Problem description: Change every "camera" in the rows below to "lens", and leave all other wording the same.

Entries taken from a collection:

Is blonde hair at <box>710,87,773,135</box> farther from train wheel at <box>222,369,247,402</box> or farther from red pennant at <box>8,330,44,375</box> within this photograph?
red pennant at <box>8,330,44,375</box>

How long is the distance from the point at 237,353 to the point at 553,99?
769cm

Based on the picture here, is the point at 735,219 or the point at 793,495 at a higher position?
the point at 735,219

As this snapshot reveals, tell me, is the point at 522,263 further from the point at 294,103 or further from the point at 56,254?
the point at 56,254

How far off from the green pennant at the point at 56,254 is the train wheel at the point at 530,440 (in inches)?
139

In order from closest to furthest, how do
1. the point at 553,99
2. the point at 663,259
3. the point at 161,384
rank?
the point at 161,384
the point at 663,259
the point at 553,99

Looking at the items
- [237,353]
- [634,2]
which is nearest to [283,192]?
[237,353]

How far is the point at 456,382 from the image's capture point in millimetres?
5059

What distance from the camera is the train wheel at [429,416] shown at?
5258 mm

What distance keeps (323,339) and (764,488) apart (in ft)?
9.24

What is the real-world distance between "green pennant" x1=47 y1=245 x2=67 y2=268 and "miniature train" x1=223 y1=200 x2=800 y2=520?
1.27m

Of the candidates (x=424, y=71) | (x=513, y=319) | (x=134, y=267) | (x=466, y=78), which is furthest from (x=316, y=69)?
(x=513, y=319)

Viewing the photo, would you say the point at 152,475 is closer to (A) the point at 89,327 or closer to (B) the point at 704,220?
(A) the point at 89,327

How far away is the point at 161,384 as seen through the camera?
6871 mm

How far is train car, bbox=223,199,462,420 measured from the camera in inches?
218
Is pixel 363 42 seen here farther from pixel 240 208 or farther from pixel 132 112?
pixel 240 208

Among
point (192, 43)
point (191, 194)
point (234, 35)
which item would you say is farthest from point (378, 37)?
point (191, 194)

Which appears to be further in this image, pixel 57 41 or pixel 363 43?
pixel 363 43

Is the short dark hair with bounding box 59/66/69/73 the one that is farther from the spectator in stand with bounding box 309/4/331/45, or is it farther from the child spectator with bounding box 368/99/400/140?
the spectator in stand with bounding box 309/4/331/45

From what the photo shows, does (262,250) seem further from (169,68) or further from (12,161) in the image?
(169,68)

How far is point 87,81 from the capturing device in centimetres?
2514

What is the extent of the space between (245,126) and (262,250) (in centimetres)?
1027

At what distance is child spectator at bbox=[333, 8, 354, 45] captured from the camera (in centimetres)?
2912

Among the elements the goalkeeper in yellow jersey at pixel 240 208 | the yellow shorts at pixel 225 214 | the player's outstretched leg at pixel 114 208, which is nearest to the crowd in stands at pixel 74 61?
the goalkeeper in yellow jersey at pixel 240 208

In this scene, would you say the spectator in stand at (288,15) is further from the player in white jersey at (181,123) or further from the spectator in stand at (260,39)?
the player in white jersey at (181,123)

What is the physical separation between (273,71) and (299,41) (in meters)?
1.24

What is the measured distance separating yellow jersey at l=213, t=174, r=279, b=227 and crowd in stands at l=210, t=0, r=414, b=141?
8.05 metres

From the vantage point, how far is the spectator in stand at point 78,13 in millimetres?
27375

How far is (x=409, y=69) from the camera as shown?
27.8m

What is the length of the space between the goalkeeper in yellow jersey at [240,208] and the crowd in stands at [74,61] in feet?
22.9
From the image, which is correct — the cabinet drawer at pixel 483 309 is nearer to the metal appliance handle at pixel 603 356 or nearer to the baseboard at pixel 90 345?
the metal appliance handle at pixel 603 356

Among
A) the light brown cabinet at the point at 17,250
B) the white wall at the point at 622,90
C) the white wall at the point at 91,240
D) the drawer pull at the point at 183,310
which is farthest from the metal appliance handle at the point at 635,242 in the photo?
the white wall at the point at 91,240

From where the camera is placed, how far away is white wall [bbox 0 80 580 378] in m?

Result of the task:
Is blonde hair at <box>710,87,773,135</box> farther from train wheel at <box>222,369,247,402</box> or farther from red pennant at <box>8,330,44,375</box> within this photograph?
red pennant at <box>8,330,44,375</box>

How long is the distance from the point at 237,353 to the point at 553,99?
769cm

Based on the picture here, is the point at 735,219 or the point at 793,495 at a higher position?
the point at 735,219

As this snapshot reveals, tell me, is the point at 522,263 further from the point at 294,103 or further from the point at 56,254?
the point at 56,254

How far off from the green pennant at the point at 56,254 is the train wheel at the point at 530,440 (in inches)?
139

In order from closest to furthest, how do
1. the point at 553,99
2. the point at 663,259
3. the point at 161,384
rank?
the point at 161,384
the point at 663,259
the point at 553,99

Looking at the items
- [237,353]
- [634,2]
which is nearest to [283,192]?
[237,353]

How far is the point at 456,382 from the image's capture point in millimetres?
5059

What distance from the lens is the train wheel at [429,416] shown at?
5258 mm

What distance keeps (323,339) and (764,488) apart (in ft)?
9.24

What is the real-world distance between "green pennant" x1=47 y1=245 x2=67 y2=268 and "miniature train" x1=223 y1=200 x2=800 y2=520?
1.27m

Of the candidates (x=424, y=71) | (x=513, y=319) | (x=134, y=267) | (x=466, y=78), which is furthest from (x=316, y=69)?
(x=513, y=319)

Viewing the photo, would you say the point at 152,475 is closer to (A) the point at 89,327 or closer to (B) the point at 704,220?
(A) the point at 89,327

How far away is the point at 161,384 as seen through the lens?
6871 mm

How far is train car, bbox=223,199,462,420 measured from the lens in inches?
218
Is pixel 363 42 seen here farther from pixel 240 208 or farther from pixel 132 112?
pixel 240 208

Among
point (192, 43)
point (191, 194)
point (234, 35)
which item would you say is farthest from point (378, 37)?
point (191, 194)

Which appears to be further in this image, pixel 57 41 or pixel 363 43?
pixel 363 43

Is the short dark hair with bounding box 59/66/69/73 the one that is farther from the spectator in stand with bounding box 309/4/331/45, or is it farther from the child spectator with bounding box 368/99/400/140?
the spectator in stand with bounding box 309/4/331/45

From what the photo shows, does (262,250) seem further from (169,68) or further from (12,161) in the image?
(169,68)

How far is point 87,81 from the capturing device in centimetres?
2514

What is the extent of the space between (245,126) and (262,250) (in centimetres)?
1027

At what distance is child spectator at bbox=[333, 8, 354, 45] captured from the lens (in centimetres)?
2912

Among the elements the goalkeeper in yellow jersey at pixel 240 208 | the yellow shorts at pixel 225 214 | the player's outstretched leg at pixel 114 208, which is nearest to the crowd in stands at pixel 74 61?
the goalkeeper in yellow jersey at pixel 240 208

In this scene, would you say the spectator in stand at (288,15) is further from the player in white jersey at (181,123) or further from the spectator in stand at (260,39)?
the player in white jersey at (181,123)

What is the physical separation between (273,71) and (299,41) (in meters)?
1.24

What is the measured distance separating yellow jersey at l=213, t=174, r=279, b=227 and crowd in stands at l=210, t=0, r=414, b=141?
8.05 metres

From the vantage point, how far is the spectator in stand at point 78,13 in millimetres?
27375

How far is (x=409, y=69) from the lens as shown?
27.8m

What is the length of the space between the goalkeeper in yellow jersey at [240,208] and the crowd in stands at [74,61] in feet?
22.9
From the image, which is correct — the cabinet drawer at pixel 483 309 is nearer to the metal appliance handle at pixel 603 356 or nearer to the baseboard at pixel 90 345?
the metal appliance handle at pixel 603 356

Among
A) the light brown cabinet at the point at 17,250
B) the white wall at the point at 622,90
C) the white wall at the point at 91,240
D) the drawer pull at the point at 183,310
which is farthest from the metal appliance handle at the point at 635,242 in the photo?
the white wall at the point at 91,240

From where the lens is placed, how far away is white wall [bbox 0 80 580 378] in m?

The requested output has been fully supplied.